_Data for processing:_
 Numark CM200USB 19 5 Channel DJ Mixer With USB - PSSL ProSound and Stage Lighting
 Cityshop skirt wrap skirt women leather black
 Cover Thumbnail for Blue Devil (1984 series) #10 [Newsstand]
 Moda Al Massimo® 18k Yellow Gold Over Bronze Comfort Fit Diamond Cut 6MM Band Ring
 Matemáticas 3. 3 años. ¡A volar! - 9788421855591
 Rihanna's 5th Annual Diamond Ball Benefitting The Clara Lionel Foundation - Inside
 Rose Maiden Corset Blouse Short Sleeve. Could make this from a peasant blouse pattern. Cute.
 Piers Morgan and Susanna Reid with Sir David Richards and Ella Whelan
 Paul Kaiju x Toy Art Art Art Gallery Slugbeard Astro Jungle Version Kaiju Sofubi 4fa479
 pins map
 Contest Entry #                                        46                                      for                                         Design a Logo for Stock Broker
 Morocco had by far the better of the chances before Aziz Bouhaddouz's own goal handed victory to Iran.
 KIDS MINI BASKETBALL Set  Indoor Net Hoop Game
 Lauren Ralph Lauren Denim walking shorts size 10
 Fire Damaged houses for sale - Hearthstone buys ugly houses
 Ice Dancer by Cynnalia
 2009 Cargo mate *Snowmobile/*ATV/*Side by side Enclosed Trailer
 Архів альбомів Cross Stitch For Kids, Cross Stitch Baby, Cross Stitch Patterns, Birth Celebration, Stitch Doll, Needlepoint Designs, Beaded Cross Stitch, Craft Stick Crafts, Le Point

_Problem description:_ Only lines with the word "Diamond" are wanted; pull each of them from the records.

_Written answer:_
 Moda Al Massimo® 18k Yellow Gold Over Bronze Comfort Fit Diamond Cut 6MM Band Ring
 Rihanna's 5th Annual Diamond Ball Benefitting The Clara Lionel Foundation - Inside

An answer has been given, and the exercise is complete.